You can also check that the binning.log file is being populated with the metabat2 output.
tail -f binning.log
Once complete, the log should tell you on the last few lines how many ‘bins’ were created, which are your theoretical MAGs, and the percentage of contigs binned successfully along with the number of bp this represents.
Each of you bins should be in the output directory you specified and each in its own separate .fa file. There should also be a file called something like ‘bin.BinInfo.txt’ which can be opened to see how many contigs went into which bin, the total length in bp of all contigs in the bin, and the average coverage of the bin weighted by contig length.
The next step is to assess the quality of the MAGs for completeness and contamination using CheckM (Parks et al. 2015).
Make sure you have any conda environments deactivated, you may still be in the metabat2 environment.
conda deactivate
Create a new environment for the CheckM install.
conda create -n checkm_env -c bioconda -c conda-forge checkm-genome
Activate the environment.
conda activate checkm_env
Now run the CheckM command, the -x argument tells the command which directory the bins.fa files are located in. The output is stored in a directory called checkm_output, 16 cores are assigned, and 8 threads are used for the phylogenetic assignment.
checkm lineage_wf -x fa bins_dir checkm_output -t 16 --pplacer_threads 8
This command works using a curated database of single-copy marker genes known to occur in specific phylogenetic lineages e.g. Bacteria. For each bin file, CheckM infers the likely taxonomic lineage, selects the most appropriate set of marker genes, and then searches for these marker genes in the contigs of that bin.
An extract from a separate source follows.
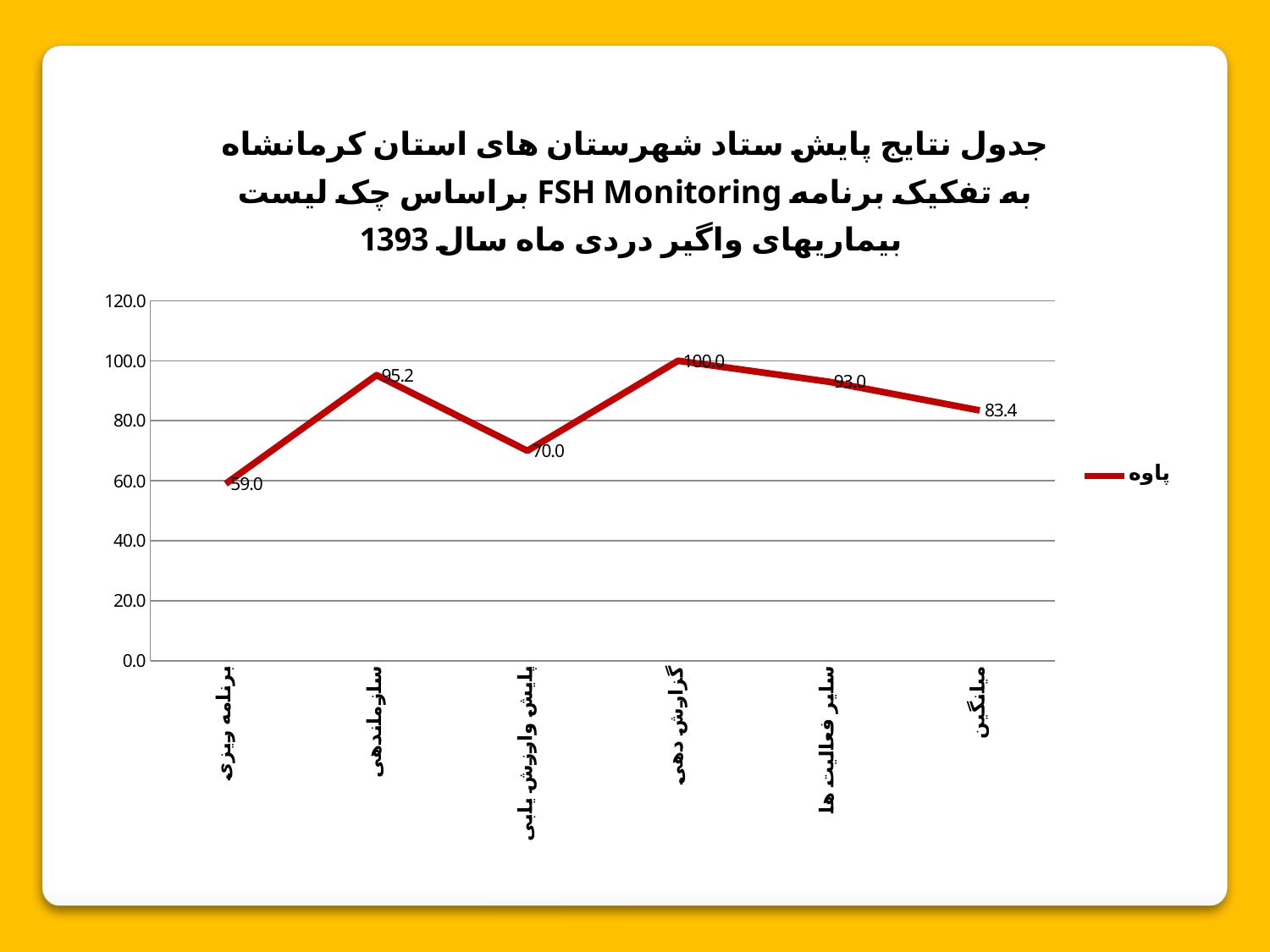
What is the value for میانگین? 83.4 How many series does the legend list? 1 Which category has the lowest value? برنامه ریزی What is the difference between the values for گزارش دهی and برنامه ریزی? 41.0 How many categories are plotted on the x axis? 6 What is the value for سازماندهی? 95.2 Which category has the highest value? گزارش دهی What type of chart is shown on the slide? line chart What is the value for گزارش دهی? 100.0 What is the value for برنامه ریزی? 59.0 Which is larger, the value for سازماندهی or the value for سایر فعالیت ها? سازماندهی What is the name of the series shown in the legend? پاوه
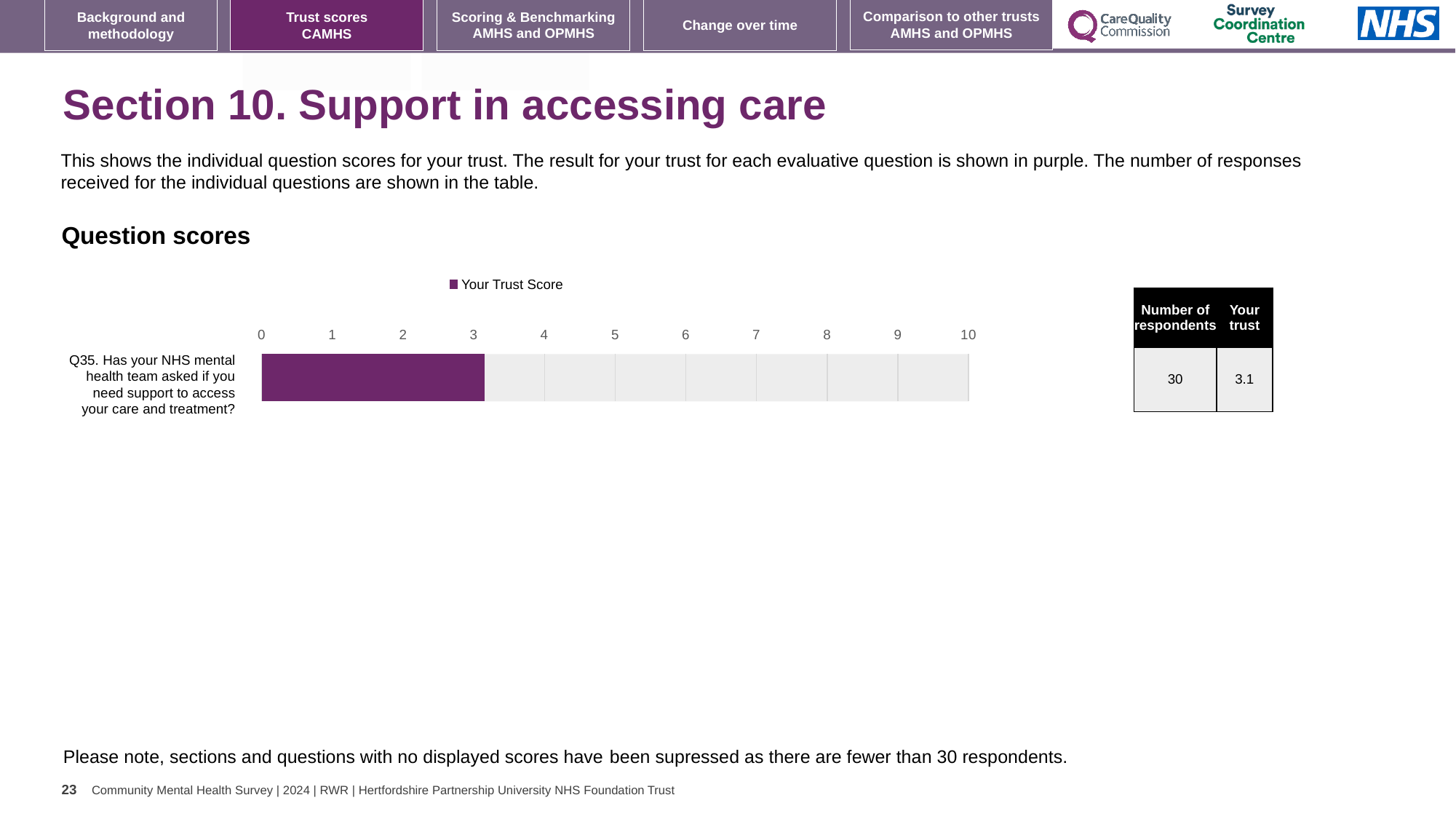
Is the trust score for Q35 greater or less than 2? greater What is the maximum value shown on the x axis of the 'Question scores' chart? 10 What is the name of the series shown in the legend of the 'Question scores' chart? Your Trust Score How many respondents answered Q35 according to the table next to the chart? 30 What type of chart is shown under 'Question scores'? bar chart How many questions (categories) are plotted in the 'Question scores' chart? 1 How many series does the legend of the 'Question scores' chart list? 1 Is the trust score for Q35 greater or less than 5? less What is the trust score for Q35 (Has your NHS mental health team asked if you need support to access your care and treatment?) as shown in the table? 3.1 Is the trust score for Q35 greater or less than 4? less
The % of expected marker genes in the bin gives an idea of completeness, the % of marker genes found multiple times suggests a % of contamination in the bin.
The output is a filed called ‘lineage.ms’ which is not human readable but can be converted to a .tsv file.
checkm qa checkm_output/lineage.ms checkm_output/ -f checkm_output/checkm_summary.tsv --tab_table -o 2
This .tsv can be opened in excel or a text editor to investigate. It has the following columns:
Theoretically each bin should contain contigs from a single organism and should be a MAG, even if not very assembled. In reality, contigs from more than one organism may have been included in the same bin. And therefore we can use completeness and contamination to quality filter.
A minimum of 90 % completeness and no more than 5 % contamination likely represents thresholds for high-quality MAGs. Depending on your research goals, for example if you just want to search for certain functions, then you can likely lower the completeness. Some publications use 50 % for medium-quality MAGs. But increasing the contamination threshold might be risky.
We can use the summary .tsv file to get the numbers of the bins that meet our criteria and copy them to a new directory.
Make a new directory for high_quality_bins.
mkdir high_quality_bins
Then extract the bin numbers that meet our criteria and copy these bin.fa files to the new directory.
awk -F'\t' 'NR>1 && $6 >= 90 && $7 <= 5 {print $1}' checkm_output/checkm_summary.tsv | while read bin; do cp "bins_dir/${bin}.fa" high_quality_bins/; done
If you want you can count the number of bins in this new directory.
ls high_quality_bins/*.fa | wc -l
Your bins are now ready for your downstream analysis.